▶ **Assignment**: Copy, from the entries below, each line where the word "思想道德修养与科学文化修养" can be found.

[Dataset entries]
|---|

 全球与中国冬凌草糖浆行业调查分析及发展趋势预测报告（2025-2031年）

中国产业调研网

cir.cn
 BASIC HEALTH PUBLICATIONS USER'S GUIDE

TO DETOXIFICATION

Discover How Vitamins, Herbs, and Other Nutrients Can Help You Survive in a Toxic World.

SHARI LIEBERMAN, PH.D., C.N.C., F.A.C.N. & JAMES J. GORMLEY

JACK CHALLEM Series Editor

|---|

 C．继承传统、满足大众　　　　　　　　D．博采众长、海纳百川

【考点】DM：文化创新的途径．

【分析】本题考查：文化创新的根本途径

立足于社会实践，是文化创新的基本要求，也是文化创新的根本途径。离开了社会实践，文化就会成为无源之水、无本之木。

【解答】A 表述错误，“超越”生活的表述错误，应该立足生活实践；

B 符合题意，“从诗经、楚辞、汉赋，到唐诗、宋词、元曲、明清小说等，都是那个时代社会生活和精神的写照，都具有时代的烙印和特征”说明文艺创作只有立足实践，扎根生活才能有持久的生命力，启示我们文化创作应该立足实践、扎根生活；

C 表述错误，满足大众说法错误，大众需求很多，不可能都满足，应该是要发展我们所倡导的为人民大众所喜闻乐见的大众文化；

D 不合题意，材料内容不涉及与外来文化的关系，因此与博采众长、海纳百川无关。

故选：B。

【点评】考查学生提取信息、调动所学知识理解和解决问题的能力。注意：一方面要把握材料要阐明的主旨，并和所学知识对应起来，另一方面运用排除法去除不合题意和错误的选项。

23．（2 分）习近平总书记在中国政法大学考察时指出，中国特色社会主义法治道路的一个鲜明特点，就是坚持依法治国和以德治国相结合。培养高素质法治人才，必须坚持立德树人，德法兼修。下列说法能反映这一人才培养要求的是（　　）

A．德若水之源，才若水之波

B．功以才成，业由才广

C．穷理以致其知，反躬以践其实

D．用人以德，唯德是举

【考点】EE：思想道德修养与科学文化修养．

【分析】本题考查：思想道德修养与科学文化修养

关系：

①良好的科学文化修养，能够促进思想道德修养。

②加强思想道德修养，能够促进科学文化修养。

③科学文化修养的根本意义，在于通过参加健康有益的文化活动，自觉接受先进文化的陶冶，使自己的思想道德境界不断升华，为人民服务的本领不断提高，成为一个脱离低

|---|

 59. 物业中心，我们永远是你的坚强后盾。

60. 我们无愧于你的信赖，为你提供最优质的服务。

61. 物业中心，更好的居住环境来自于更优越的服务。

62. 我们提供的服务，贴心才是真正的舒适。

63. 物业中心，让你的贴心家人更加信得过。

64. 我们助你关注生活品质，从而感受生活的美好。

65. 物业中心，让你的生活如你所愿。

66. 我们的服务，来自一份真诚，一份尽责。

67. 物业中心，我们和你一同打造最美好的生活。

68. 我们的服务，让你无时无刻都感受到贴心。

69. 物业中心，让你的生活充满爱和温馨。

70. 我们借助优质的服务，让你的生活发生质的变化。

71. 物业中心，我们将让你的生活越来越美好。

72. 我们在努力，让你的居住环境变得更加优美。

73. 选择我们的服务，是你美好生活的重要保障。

|---|

▶ **Output for this task**:
【考点】EE：思想道德修养与科学文化修养．
【分析】本题考查：思想道德修养与科学文化修养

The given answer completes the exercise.